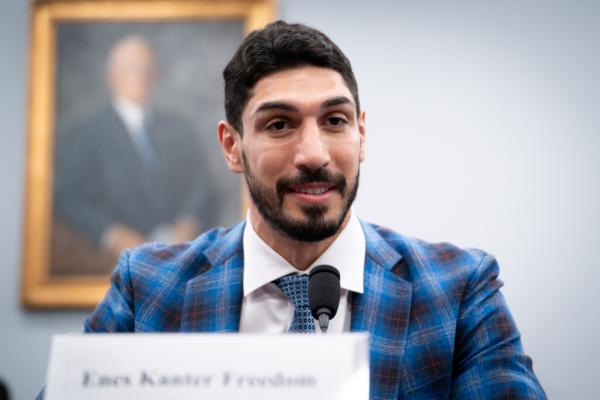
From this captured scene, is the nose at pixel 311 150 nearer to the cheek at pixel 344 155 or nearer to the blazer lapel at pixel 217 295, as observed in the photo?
the cheek at pixel 344 155

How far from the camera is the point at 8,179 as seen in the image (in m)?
2.47

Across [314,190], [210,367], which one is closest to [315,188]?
[314,190]

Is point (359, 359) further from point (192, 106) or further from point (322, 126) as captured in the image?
point (192, 106)

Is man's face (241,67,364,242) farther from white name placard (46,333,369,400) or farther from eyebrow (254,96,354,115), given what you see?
white name placard (46,333,369,400)

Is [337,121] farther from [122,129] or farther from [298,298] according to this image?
[122,129]

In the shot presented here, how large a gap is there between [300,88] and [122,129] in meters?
1.31

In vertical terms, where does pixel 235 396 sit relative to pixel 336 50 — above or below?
below

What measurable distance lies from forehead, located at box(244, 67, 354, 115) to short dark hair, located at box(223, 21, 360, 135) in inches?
0.6

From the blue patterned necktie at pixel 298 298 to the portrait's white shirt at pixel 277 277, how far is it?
15 mm

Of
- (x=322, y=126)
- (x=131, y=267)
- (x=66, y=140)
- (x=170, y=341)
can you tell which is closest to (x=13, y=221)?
(x=66, y=140)

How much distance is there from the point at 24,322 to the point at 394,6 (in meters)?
1.81

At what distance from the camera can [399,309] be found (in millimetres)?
1341

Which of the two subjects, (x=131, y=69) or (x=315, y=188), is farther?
(x=131, y=69)

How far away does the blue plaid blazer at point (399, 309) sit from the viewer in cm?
127
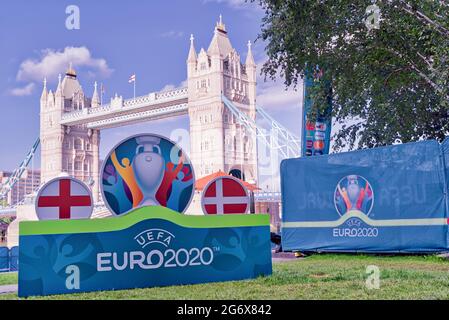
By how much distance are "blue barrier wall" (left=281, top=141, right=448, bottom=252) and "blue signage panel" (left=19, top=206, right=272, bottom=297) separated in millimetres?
5375

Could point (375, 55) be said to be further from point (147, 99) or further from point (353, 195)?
point (147, 99)

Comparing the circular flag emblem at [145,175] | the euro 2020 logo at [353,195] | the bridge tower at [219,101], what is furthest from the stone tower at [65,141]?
the circular flag emblem at [145,175]

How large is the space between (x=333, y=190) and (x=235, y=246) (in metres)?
6.63

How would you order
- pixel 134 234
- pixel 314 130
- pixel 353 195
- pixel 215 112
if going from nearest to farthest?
pixel 134 234 → pixel 353 195 → pixel 314 130 → pixel 215 112

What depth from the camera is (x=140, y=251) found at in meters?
7.93

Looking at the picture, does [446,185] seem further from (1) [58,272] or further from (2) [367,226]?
(1) [58,272]

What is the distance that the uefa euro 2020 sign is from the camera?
24.2ft

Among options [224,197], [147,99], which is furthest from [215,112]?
[224,197]

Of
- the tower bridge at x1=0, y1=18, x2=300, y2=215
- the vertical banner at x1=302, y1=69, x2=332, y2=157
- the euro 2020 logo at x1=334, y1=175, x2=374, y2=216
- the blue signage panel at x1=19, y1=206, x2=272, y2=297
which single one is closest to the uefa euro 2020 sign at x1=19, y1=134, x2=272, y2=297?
the blue signage panel at x1=19, y1=206, x2=272, y2=297

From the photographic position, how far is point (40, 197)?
7.51 metres

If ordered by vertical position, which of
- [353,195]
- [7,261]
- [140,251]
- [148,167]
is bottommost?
[7,261]

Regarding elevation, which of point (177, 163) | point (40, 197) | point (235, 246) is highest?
point (177, 163)

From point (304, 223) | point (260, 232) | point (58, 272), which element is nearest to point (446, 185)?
point (304, 223)

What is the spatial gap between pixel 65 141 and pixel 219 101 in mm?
45872
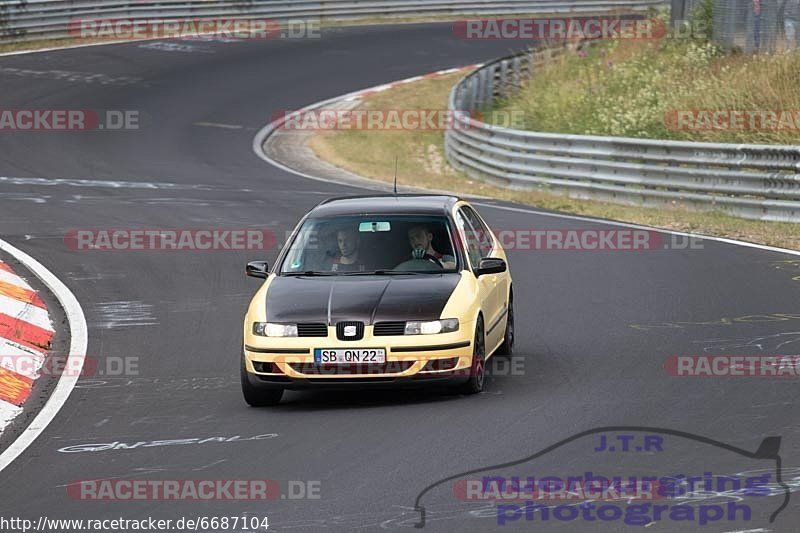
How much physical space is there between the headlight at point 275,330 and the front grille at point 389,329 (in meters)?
0.58

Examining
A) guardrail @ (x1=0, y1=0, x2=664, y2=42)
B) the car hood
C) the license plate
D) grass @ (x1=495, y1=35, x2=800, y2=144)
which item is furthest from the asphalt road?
guardrail @ (x1=0, y1=0, x2=664, y2=42)

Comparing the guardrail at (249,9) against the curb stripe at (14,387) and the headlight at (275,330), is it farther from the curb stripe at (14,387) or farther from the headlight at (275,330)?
the headlight at (275,330)

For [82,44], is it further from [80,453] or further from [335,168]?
[80,453]

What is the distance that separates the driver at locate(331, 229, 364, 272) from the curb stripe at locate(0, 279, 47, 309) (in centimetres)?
428

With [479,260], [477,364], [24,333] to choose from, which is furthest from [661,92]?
[477,364]

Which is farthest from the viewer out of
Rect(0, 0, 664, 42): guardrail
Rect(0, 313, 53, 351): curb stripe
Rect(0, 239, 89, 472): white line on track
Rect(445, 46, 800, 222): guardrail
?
Rect(0, 0, 664, 42): guardrail

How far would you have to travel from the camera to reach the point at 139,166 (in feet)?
91.5

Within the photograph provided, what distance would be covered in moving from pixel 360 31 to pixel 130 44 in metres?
8.02

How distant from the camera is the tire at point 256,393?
10445 mm

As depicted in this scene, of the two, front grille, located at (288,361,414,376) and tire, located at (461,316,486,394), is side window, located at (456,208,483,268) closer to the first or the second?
tire, located at (461,316,486,394)

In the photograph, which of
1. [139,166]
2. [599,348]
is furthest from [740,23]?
[599,348]

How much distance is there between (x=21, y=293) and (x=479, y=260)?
5359 mm

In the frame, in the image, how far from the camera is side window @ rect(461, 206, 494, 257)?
1225 cm

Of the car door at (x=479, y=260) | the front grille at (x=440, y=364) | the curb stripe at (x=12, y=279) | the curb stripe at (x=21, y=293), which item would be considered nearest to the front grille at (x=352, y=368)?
the front grille at (x=440, y=364)
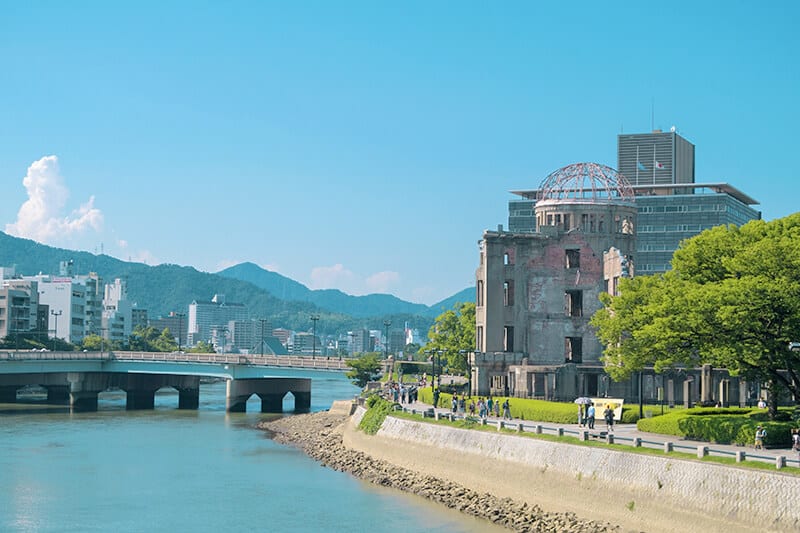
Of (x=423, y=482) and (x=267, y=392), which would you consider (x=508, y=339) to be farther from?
(x=267, y=392)

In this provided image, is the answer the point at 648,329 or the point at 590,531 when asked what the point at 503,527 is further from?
the point at 648,329

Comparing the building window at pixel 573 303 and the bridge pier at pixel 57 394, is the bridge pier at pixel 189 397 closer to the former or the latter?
the bridge pier at pixel 57 394

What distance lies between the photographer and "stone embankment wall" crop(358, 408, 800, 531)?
152 ft

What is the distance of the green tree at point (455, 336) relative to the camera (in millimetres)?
139375

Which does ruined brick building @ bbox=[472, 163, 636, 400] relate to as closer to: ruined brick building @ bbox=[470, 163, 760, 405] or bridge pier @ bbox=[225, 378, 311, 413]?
ruined brick building @ bbox=[470, 163, 760, 405]

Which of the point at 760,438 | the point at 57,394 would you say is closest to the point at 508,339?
the point at 760,438

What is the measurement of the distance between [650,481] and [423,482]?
21911 millimetres

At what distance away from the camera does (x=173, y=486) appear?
7569 cm

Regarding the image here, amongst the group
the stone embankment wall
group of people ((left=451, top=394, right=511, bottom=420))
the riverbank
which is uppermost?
group of people ((left=451, top=394, right=511, bottom=420))

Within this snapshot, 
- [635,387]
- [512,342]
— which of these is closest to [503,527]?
[635,387]

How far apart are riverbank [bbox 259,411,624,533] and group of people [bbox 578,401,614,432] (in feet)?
26.5

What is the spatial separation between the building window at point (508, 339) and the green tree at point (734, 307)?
116 feet

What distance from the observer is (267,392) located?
493 ft

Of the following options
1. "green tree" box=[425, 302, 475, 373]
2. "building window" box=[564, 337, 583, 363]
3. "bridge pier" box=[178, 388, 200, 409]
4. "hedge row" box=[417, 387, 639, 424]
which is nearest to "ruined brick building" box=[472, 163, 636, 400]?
"building window" box=[564, 337, 583, 363]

• _Exercise_: Keep the pictures out and write out the records exactly.

• _Solution for this problem_:
From this captured scene, is the nose at pixel 311 150 nearer to the cheek at pixel 344 155 or nearer to the blazer lapel at pixel 217 295, as observed in the photo?
the cheek at pixel 344 155

How far from the camera is the point at 8,179 as seen in the image (in m)?
2.47

Across [314,190], [210,367], which one is closest to [315,188]?
[314,190]

Is point (359, 359) further from point (192, 106) or further from point (322, 126) as captured in the image?
point (192, 106)

Is man's face (241,67,364,242) farther from white name placard (46,333,369,400) or farther from eyebrow (254,96,354,115), given what you see?
white name placard (46,333,369,400)

Is [337,121] farther from [122,129] or farther from [298,298] according to this image?
[122,129]

In the shot presented here, how large a gap is there between [300,88] and [122,129] in meters?
1.31

In vertical terms, where does pixel 235 396 sit relative to pixel 336 50 — above or below?
below

What measurable distance lies from forehead, located at box(244, 67, 354, 115) to short dark hair, located at box(223, 21, 360, 135) in inches?
0.6

From the blue patterned necktie at pixel 298 298 to the portrait's white shirt at pixel 277 277, how far is it?
15 mm

Of
- (x=322, y=126)
- (x=131, y=267)
- (x=66, y=140)
- (x=170, y=341)
can you tell which is closest to (x=13, y=221)?
(x=66, y=140)

How much distance is there from the point at 24,322 to the point at 394,6 (in meters)?
1.81

At what distance from the camera can [399,309] be found (in millimetres)?
1341

Which of the two subjects, (x=131, y=69) or (x=315, y=188), is farther?
(x=131, y=69)

How far away does the blue plaid blazer at point (399, 309) sit from the viewer in cm?
127
By how much distance are "blue barrier wall" (left=281, top=141, right=448, bottom=252) and "blue signage panel" (left=19, top=206, right=272, bottom=297) separated in millimetres?
5375

Could point (375, 55) be said to be further from point (147, 99) or further from point (353, 195)?
point (147, 99)

Comparing the circular flag emblem at [145,175] | the euro 2020 logo at [353,195] | the bridge tower at [219,101], what is furthest from the stone tower at [65,141]?
the circular flag emblem at [145,175]

How large is the space between (x=333, y=190) and (x=235, y=246) (in metres)?
6.63

How would you order
- pixel 134 234
- pixel 314 130
- pixel 353 195
- pixel 215 112
if going from nearest to farthest?
pixel 134 234 → pixel 353 195 → pixel 314 130 → pixel 215 112

What depth from the camera is (x=140, y=251) found at in meters?
7.93

Looking at the picture, does [446,185] seem further from (1) [58,272] or further from (2) [367,226]?
(1) [58,272]

What is the distance that the uefa euro 2020 sign is from the camera?
24.2ft

Among options [224,197], [147,99], which is furthest from [215,112]?
[224,197]

Of
- the tower bridge at x1=0, y1=18, x2=300, y2=215
- the vertical banner at x1=302, y1=69, x2=332, y2=157
- the euro 2020 logo at x1=334, y1=175, x2=374, y2=216
- the blue signage panel at x1=19, y1=206, x2=272, y2=297
which single one is closest to the uefa euro 2020 sign at x1=19, y1=134, x2=272, y2=297?
the blue signage panel at x1=19, y1=206, x2=272, y2=297

From the photographic position, how far is point (40, 197)?
7.51 metres

If ordered by vertical position, which of
- [353,195]
- [7,261]
- [140,251]
- [148,167]
is bottommost?
[7,261]

Regarding elevation, which of point (177, 163) | point (40, 197) | point (235, 246) is highest?
point (177, 163)

From point (304, 223) | point (260, 232) | point (58, 272), which element is nearest to point (446, 185)?
point (304, 223)

What is the spatial gap between pixel 65 141 and pixel 219 101 in mm?
45872
How much physical space is there between the headlight at point 275,330 and the front grille at point 389,329 (in meters)?
0.58

Examining
A) guardrail @ (x1=0, y1=0, x2=664, y2=42)
B) the car hood
C) the license plate
D) grass @ (x1=495, y1=35, x2=800, y2=144)
which item is furthest from the asphalt road?
guardrail @ (x1=0, y1=0, x2=664, y2=42)

Comparing the guardrail at (249,9) against the curb stripe at (14,387) and the headlight at (275,330), is it farther from the curb stripe at (14,387) or farther from the headlight at (275,330)?
the headlight at (275,330)

For [82,44], is it further from [80,453] or further from [335,168]?
[80,453]

What is the distance that separates the driver at locate(331, 229, 364, 272) from the curb stripe at locate(0, 279, 47, 309) (in centimetres)?
428

With [479,260], [477,364], [24,333] to choose from, which is furthest from [661,92]?
[477,364]

Which is farthest from the viewer out of
Rect(0, 0, 664, 42): guardrail
Rect(0, 313, 53, 351): curb stripe
Rect(0, 239, 89, 472): white line on track
Rect(445, 46, 800, 222): guardrail
?
Rect(0, 0, 664, 42): guardrail

How far would you have to travel from the camera to reach the point at 139,166 (in feet)?
91.5

Within the photograph provided, what distance would be covered in moving from pixel 360 31 to pixel 130 44 in metres?
8.02

How distant from the camera is the tire at point 256,393?
10445 mm

As depicted in this scene, of the two, front grille, located at (288,361,414,376) and tire, located at (461,316,486,394), is side window, located at (456,208,483,268) closer to the first or the second?
tire, located at (461,316,486,394)

In the photograph, which of
1. [139,166]
2. [599,348]
is furthest from [740,23]?
[599,348]

How much distance is there between (x=21, y=293) and (x=479, y=260)?
5359 mm

In the frame, in the image, how far from the camera is side window @ rect(461, 206, 494, 257)?
1225 cm

Of the car door at (x=479, y=260) | the front grille at (x=440, y=364) | the curb stripe at (x=12, y=279) | the curb stripe at (x=21, y=293), which item would be considered nearest to the front grille at (x=352, y=368)?
the front grille at (x=440, y=364)
Of (x=423, y=482) and (x=267, y=392), which would you consider (x=508, y=339) to be farther from?
(x=267, y=392)

In this provided image, is the answer the point at 648,329 or the point at 590,531 when asked what the point at 503,527 is further from?
the point at 648,329

Comparing the building window at pixel 573 303 and the bridge pier at pixel 57 394, is the bridge pier at pixel 189 397 closer to the former or the latter?
the bridge pier at pixel 57 394

What distance lies between the photographer and "stone embankment wall" crop(358, 408, 800, 531)?
152 ft

What is the distance of the green tree at point (455, 336) relative to the camera (in millimetres)?
139375

Which does ruined brick building @ bbox=[472, 163, 636, 400] relate to as closer to: ruined brick building @ bbox=[470, 163, 760, 405] or bridge pier @ bbox=[225, 378, 311, 413]?
ruined brick building @ bbox=[470, 163, 760, 405]

Which of the point at 760,438 | the point at 57,394 would you say is closest to the point at 508,339?
the point at 760,438

What is the measurement of the distance between [650,481] and [423,482]?
21911 millimetres

At what distance away from the camera does (x=173, y=486) appear?
7569 cm

Regarding the image here, amongst the group
the stone embankment wall
group of people ((left=451, top=394, right=511, bottom=420))
the riverbank
which is uppermost?
group of people ((left=451, top=394, right=511, bottom=420))

Within this snapshot, 
- [635,387]
- [512,342]
— which of these is closest to [503,527]?
[635,387]

How far apart are riverbank [bbox 259,411,624,533] and group of people [bbox 578,401,614,432] (in feet)?
26.5

What is the spatial separation between the building window at point (508, 339) and the green tree at point (734, 307)?
116 feet

What distance from the observer is (267,392) located?
493 ft

Of the following options
1. "green tree" box=[425, 302, 475, 373]
2. "building window" box=[564, 337, 583, 363]
3. "bridge pier" box=[178, 388, 200, 409]
4. "hedge row" box=[417, 387, 639, 424]
which is nearest to "ruined brick building" box=[472, 163, 636, 400]?
"building window" box=[564, 337, 583, 363]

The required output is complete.